Orders of Protection: The “Cry Wolf” Weapon in Child Custody Cases
Orders of Protection as Leverage in Custody Cases
Written by: Stefano Ceroni
It seems like half of every case that comes through our office these days involves one of the parties pursuing an Order of Protection against their ex; meaning, one of the parties is alleging that they, or their children, have either been a victim of domestic violence caused by their significant other or they have reason to believe they will become a victim if the order is not issued.
Now, although it’s inevitable that spouses and significant others contemplating separation will argue, in general, arguments alone rarely rise to the level of domestic violence that is contemplated by protective orders. Unfortunately, however, because of the significant impact that orders of protection can have, especially in cases regarding children, it has become commonplace for parties to pursue protective orders for the sole purpose of gaining leverage in their child custody cases.
This “cry wolf” strategy is clearly problematic.
As it stands, a party can get an order of protection “ex parte” (meaning without the presence of the other party) if the Court determines by a preponderance of the evidence (i.e. >50%) that an act of domestic violence has occurred or is likely to occur in the future.
Obviously, the concern is that although many of the protective orders issued are justified, because the burden of proof regarding their issuance is so minimal, more and more parties are taking advantage of the system by securing orders without just cause.
The Problems With Orders of Protection
The problem is, for many people, having an order of protection filed against you is more than just something that is embarrassing. In fact, depending on the nature of the allegations raised, certain professionals can lose their job as a result of the order being issued. For example, if you are a police officer or security guard and you are required by your job to carry a weapon, watch out, because certain protective orders will deny you the right to possess a firearm; a result which could lead to your suspension.

Problem to solve:
Echo the passage of the protection-orders text starting at "As it stands, a" and ending at "without just cause.", word for word. The listing that follows was taken from a separate source.

Source excerpt:
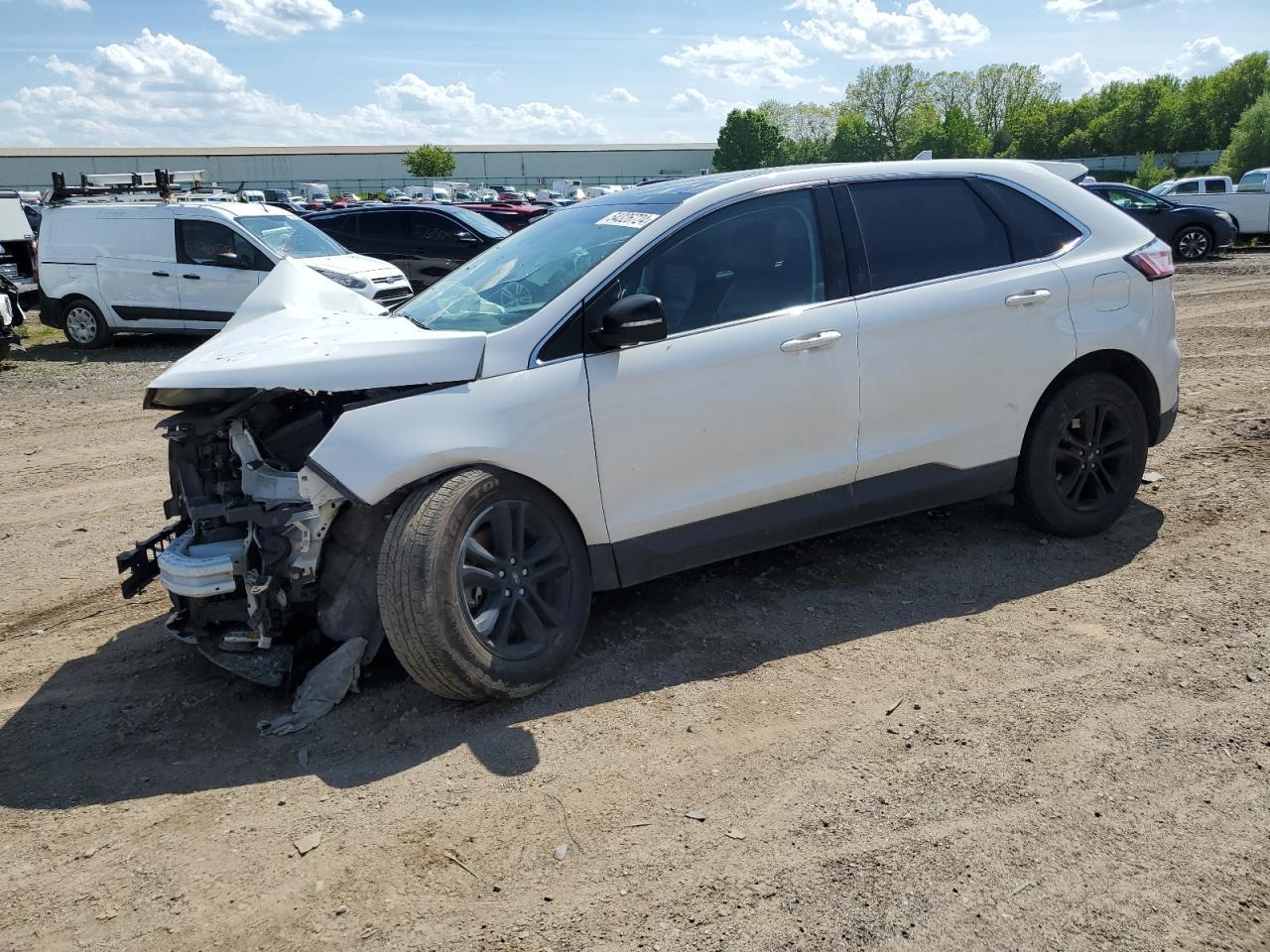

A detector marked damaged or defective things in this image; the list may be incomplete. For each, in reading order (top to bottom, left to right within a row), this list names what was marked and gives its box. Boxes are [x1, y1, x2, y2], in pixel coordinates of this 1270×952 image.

crumpled hood [148, 258, 486, 393]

Solution to the problem:
As it stands, a party can get an order of protection “ex parte” (meaning without the presence of the other party) if the Court determines by a preponderance of the evidence (i.e. >50%) that an act of domestic violence has occurred or is likely to occur in the future.
Obviously, the concern is that although many of the protective orders issued are justified, because the burden of proof regarding their issuance is so minimal, more and more parties are taking advantage of the system by securing orders without just cause.